Friday, 3 December 2010

Porcine Fornicator

Back in the mid 70's, I was in Toronto walking along the north side of Bloor between Bedford Road and Avenue Road heading east. It was a beautiful sunny afternoon, one of those "all is right with the world" moments. The sidewalk was fairly busy as many were out and about taking advantage of the beautiful weather.

I was negotiating my way through the numerous pedestrians when I noticed a small man coming towards me. He was somewhat scruffily dressed maybe not quite clean shaven. He had both hands thrust into his pockets and was walking forward with his head down in the determined manner of a man on a mission. After looking at him a couple of times, I realised he was muttering to himself; I could see his lips moving.

We got closer to the point where we were going to pass one another on the sidewalk. I was looking down right at his face watching his lips move when all of a sudden, he looked up and our eyes locked. It was just a fraction of a second but for the briefest of moments, we were staring at one another and each of us knew the other was looking back. In a distinct voice, loud enough that I could easily understand what he was articulating, he said to me the words, "Pig f**ker."

We passed one another; neither one of us broke our stride and continued on the sidewalk in opposite directions. This was one of those moments where you hear something and for whatever reason; you don't quite comprehend what you have just heard. Your mind is scrambling trying to unravel the stream of words just uttered in your direction but somehow you don't get it. Finally, you rewind the mental recording and you replay what you just heard to verify that what you think you heard is in fact what you actually heard.

I suddenly realised what the man had said to me. I cracked up laughing. This was absolutely absurd. A total stranger randomly meets somebody in the street and calls him something so patently vile. I had no idea who this man was; I never seen him before in my life. Why would he call me that? If he was criticising me or condemning me, why would he do so? I was a complete unknown to him.
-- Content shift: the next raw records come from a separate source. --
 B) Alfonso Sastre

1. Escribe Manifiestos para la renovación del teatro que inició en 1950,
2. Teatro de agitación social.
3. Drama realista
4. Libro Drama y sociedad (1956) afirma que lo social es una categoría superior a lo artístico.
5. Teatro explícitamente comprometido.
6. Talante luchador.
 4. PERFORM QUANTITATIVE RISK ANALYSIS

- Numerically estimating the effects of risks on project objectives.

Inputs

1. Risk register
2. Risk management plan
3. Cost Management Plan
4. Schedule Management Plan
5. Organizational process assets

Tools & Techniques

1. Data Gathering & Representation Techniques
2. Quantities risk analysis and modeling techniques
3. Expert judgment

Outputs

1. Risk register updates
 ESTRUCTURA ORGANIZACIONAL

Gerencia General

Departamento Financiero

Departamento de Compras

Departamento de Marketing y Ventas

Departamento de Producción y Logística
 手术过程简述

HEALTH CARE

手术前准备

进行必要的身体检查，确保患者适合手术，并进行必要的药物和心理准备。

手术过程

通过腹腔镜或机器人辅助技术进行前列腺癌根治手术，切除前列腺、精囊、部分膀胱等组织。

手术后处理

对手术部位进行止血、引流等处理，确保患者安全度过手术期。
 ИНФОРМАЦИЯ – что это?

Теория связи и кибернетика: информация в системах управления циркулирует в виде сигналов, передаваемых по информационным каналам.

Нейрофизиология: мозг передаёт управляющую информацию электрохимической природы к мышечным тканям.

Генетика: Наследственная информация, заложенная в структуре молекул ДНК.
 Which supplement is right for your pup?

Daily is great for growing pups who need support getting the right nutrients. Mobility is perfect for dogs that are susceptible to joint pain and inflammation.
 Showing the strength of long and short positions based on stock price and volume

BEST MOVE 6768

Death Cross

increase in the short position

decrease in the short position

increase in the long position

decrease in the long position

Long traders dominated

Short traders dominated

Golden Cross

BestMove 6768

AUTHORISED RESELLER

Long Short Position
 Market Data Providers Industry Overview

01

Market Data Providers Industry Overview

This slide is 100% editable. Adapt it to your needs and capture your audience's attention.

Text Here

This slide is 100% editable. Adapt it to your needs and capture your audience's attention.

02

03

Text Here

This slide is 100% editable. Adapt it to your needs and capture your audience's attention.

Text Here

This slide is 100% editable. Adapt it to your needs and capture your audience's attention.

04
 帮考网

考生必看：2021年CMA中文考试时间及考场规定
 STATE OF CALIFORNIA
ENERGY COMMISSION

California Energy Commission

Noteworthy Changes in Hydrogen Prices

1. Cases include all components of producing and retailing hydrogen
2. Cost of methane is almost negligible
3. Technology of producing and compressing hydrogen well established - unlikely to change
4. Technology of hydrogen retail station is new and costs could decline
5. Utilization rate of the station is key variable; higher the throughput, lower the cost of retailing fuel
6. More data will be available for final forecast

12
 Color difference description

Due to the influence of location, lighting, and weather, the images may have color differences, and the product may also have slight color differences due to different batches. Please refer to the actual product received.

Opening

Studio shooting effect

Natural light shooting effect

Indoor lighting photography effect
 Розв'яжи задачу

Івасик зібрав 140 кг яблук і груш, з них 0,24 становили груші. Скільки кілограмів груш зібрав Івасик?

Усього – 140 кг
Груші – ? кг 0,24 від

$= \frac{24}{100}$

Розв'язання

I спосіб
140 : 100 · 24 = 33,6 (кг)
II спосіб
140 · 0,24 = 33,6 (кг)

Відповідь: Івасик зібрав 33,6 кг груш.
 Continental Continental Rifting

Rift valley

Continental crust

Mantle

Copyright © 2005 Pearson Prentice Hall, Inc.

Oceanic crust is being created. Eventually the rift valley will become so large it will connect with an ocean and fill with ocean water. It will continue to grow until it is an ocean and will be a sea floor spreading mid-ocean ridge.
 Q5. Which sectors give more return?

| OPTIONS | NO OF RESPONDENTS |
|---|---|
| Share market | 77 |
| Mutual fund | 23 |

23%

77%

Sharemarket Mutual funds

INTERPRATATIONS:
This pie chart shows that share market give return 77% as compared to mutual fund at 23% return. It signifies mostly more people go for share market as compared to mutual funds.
As I reflected on this still laughing quietly to myself, I had to conclude the man must be unstable, one of those loonies you sometimes see in the street talking to themselves while rallying against God, life or the aliens amongst us.

I stopped in the middle of the sidewalk and turned around. The man had disappeared into the crowd. He had not stopped but kept walking his stride unbroken by this momentary verbal exchange with yours truly. This underlined for me that I was not really the target of his criticism, I just happened by pure chance to be walking by at the moment when whatever thoughts were swirling around in his head manifested themselves as this profane expression of contempt for not me specifically, but for life in general or some other part of his life that remains a mystery to me these several decades later.

I chuckled again to myself, shook my head in mild disbelief then turned and headed on my way. I reflected on the times over the years where I had seen somebody talking out loud in the streets either walking around muttering or standing on a street corner exclaiming or even yelling about something or other. Who were these people? Where did they come from? What exactly was the life they were living?

I hope to become the balding virile type, you know, as opposed to, say, the distinguished gray, unless I'm neither of those two. Unless I'm one of those guys with saliva dribbling out of his mouth who wanders into a cafeteria with a shopping bag screaming about socialism.
- from the film Annie Hall by Woody Allen


At this particular epoch, I worked part-time at the post office. Every evening, 5 nights a week, from 6pm to midnight, I put in a shift at the Canada Post centre on Bay Street down where the Air Canada Centre is now located. I was sorting mail with a bunch of other people and usually I shared a spot with a guy named Dave. I recounted what had happened to me that day with this gentleman in the street calling me a porcine fornicator. Dave's initial reaction though was not one of amused surprise; I remember him saying to me that he would have punched the guy's lights out. For a moment, I was taken aback. "What? The guy was obviously nuts; why would you want to punch him out?"

Dave grumbled about disrespect or whatever but as I explained that normal people do not say such things to total strangers and doing so was probably indicative of some personality disorder or a mental problem, Dave slowly came around to the idea of just laughing it off. Nevertheless as the evening progressed and I recounted this latest personal funny story to various others working the shift, I became curious about the reactions I was getting. Some people immediately laughed; some people immediately reacted with anger as Dave did. But why?

In reflecting upon this so many years later, I don't think I ever had enough data to emphatically determine a correlation but I was suspecting at the time that education may have had something to do with the differences in responses. Those who had less education may have been less sure of themselves and so may have been more prone to interpret such a profanity as a personal attack. Then again, it may not have always been education; it could have been a question of self-assurance. Maybe those who were more self-assured were less likely to react negatively.

This incident happened over 25 years ago but as you can see, it stayed with me. [chuckles] I don't have random people say things to me very often in the street and I've certainly never again heard such a profane expression. I still wonder if that gentleman had ever picked the wrong person to diss in public like that and the person hauled off and slugged him. Certainly Dave would have liked to!